Directions >> Without including any picture, write out the entries exactly as they stand.

[Saved data entries]

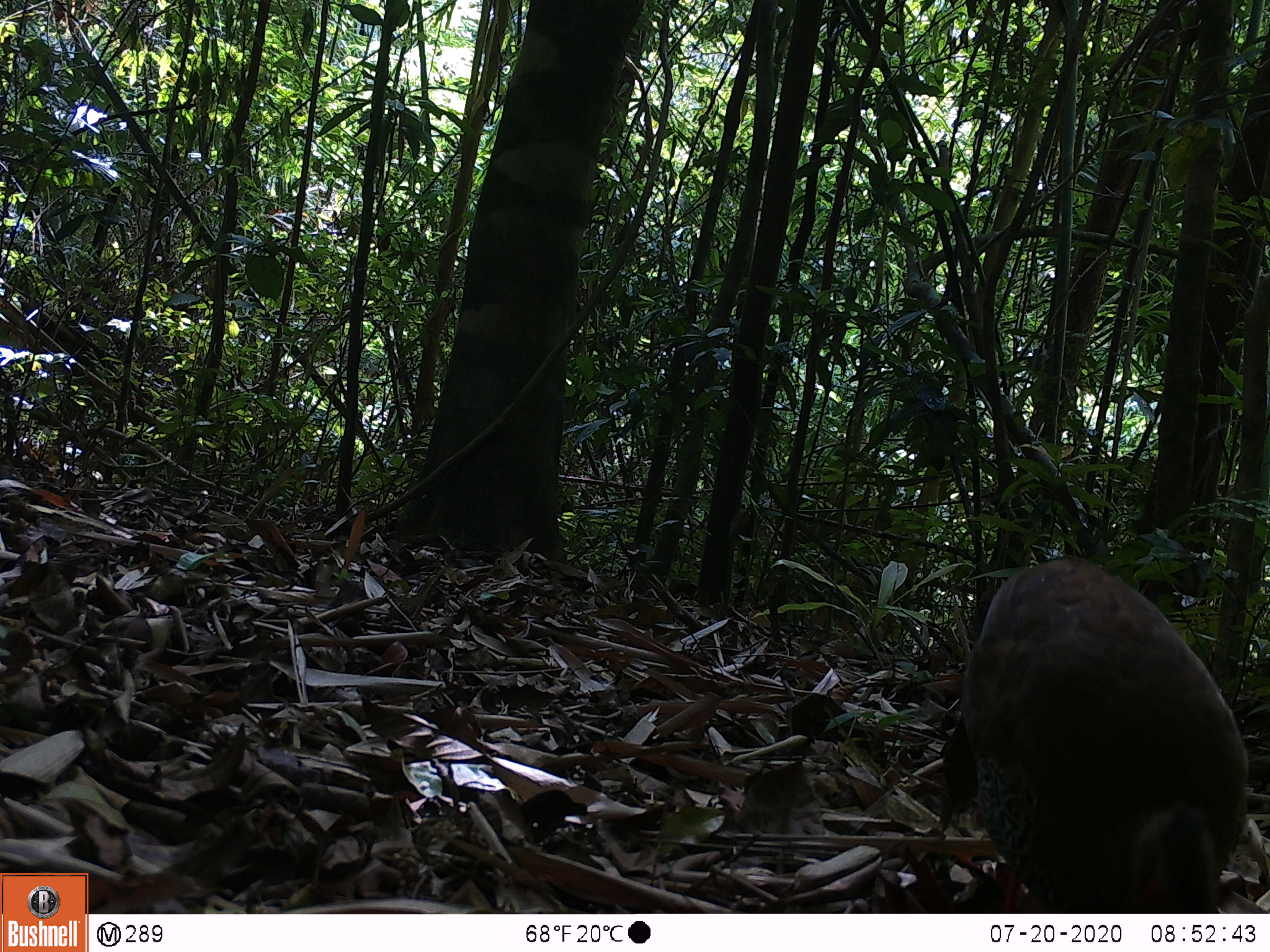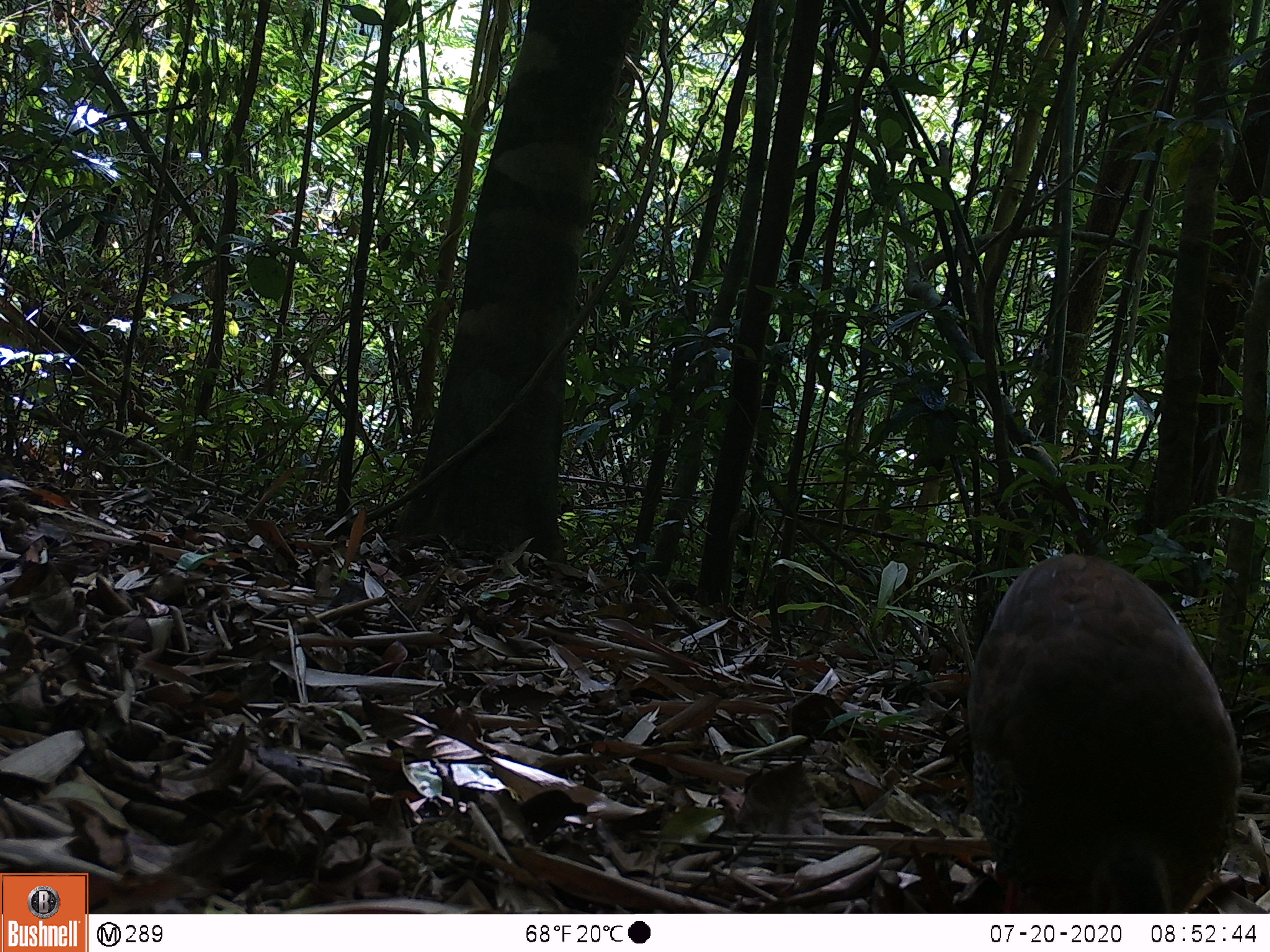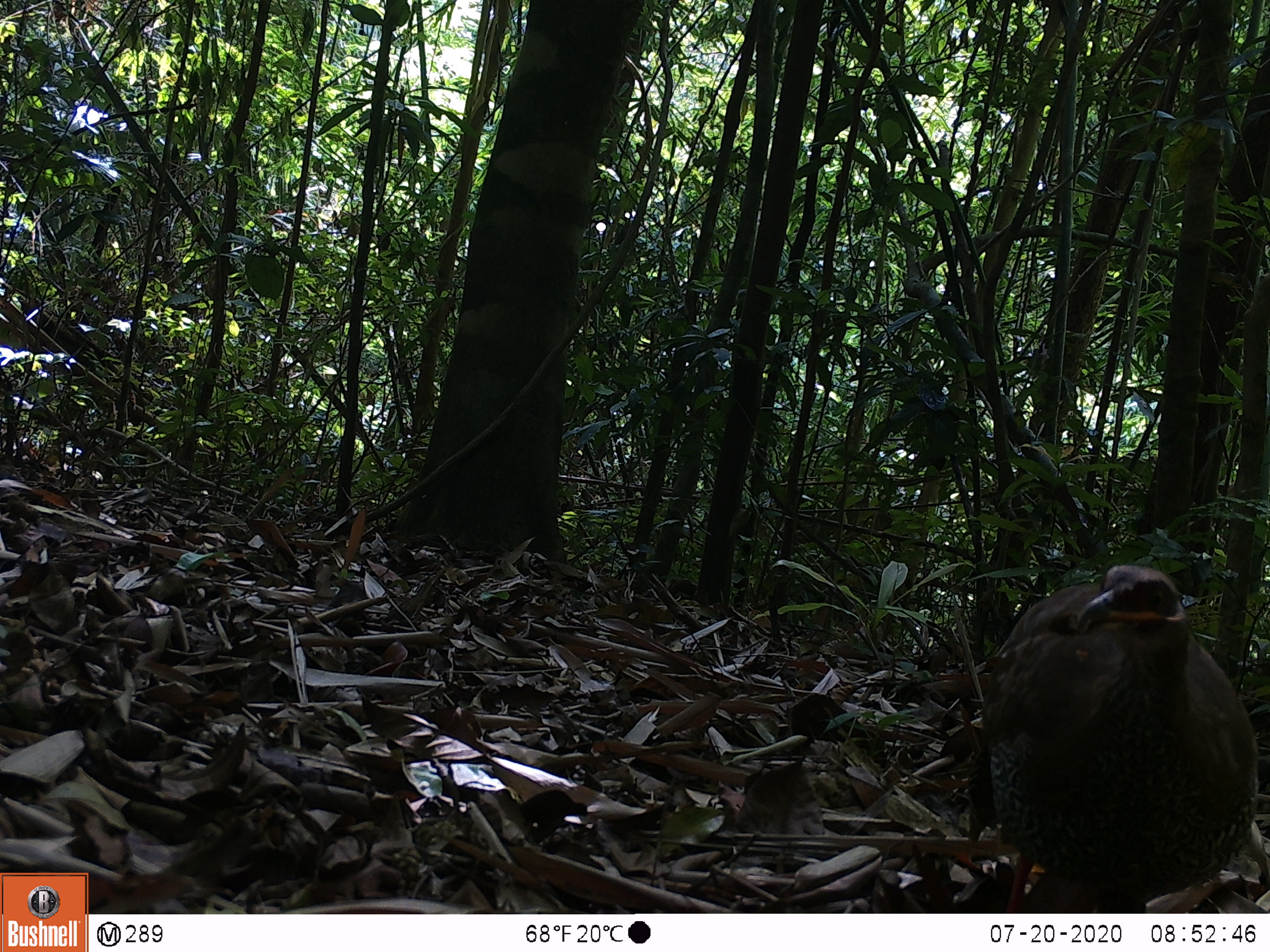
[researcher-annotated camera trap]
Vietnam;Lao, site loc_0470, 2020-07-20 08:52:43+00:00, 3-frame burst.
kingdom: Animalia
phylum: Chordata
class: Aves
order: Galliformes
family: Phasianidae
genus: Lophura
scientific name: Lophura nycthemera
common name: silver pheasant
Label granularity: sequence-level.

Answer for this exercise >>
[researcher-annotated camera trap]
Vietnam;Lao, site loc_0470, 2020-07-20 08:52:43+00:00, 3-frame burst.
kingdom: Animalia
phylum: Chordata
class: Aves
order: Galliformes
family: Phasianidae
genus: Lophura
scientific name: Lophura nycthemera
common name: silver pheasant
Label granularity: sequence-level.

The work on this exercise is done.